But if I'm talking ancient curses from powerful rulers like Ramesses II, I'm going straight to my personal favorite, the one by Tamerlane. Or Timur, to his friends. He was a Mongol conqueror who was buried in what is now Uzbekistan.
Documentary Tube - Timur was one of the most ruthless invaders in the history of mankind. He assumed the title of Great Khan in 1369, and he immediately started a campaign to make the Mongol empire as big as it was during the reign of Genghis Kahn. One of the most horrific actions of Timur is the pyramid he built in North India. Timur built the pyramid out of 70,000 human skulls. … During his reign, 17 million people fall victim to the Timur Dynasty. …
Timur’s Tomb is engraved with two inscriptions that contribute to the myth and legend of the curse.
The first inscription is written on the tombstone, and says “When I Rise From the Dead, The World Shall Tremble”.
The second one is located inside the tomb, and says “Whosoever Disturbs My Tomb Will Unleash an Invader More Terrible than I’.

• _Required work_:
1) In the passage about Timur's tomb, what words are on the tombstone?
2) What does the passage about Timur's tomb give as the reason the tomb is tied to the legend of a curse?
You won't need the lines for these tasks.

• _Stored data_:
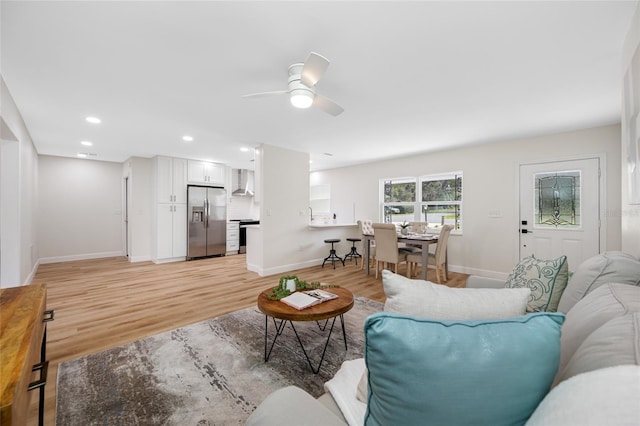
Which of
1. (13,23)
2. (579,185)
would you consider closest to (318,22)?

• _Outputs_:
1) "When I Rise From the Dead, The World Shall Tremble."

2) The tomb is engraved with two inscriptions that feed the myth. One on the tombstone says the world shall tremble when Timur rises from the dead. The other, inside the tomb, warns that whoever disturbs it will unleash an invader more terrible than Timur.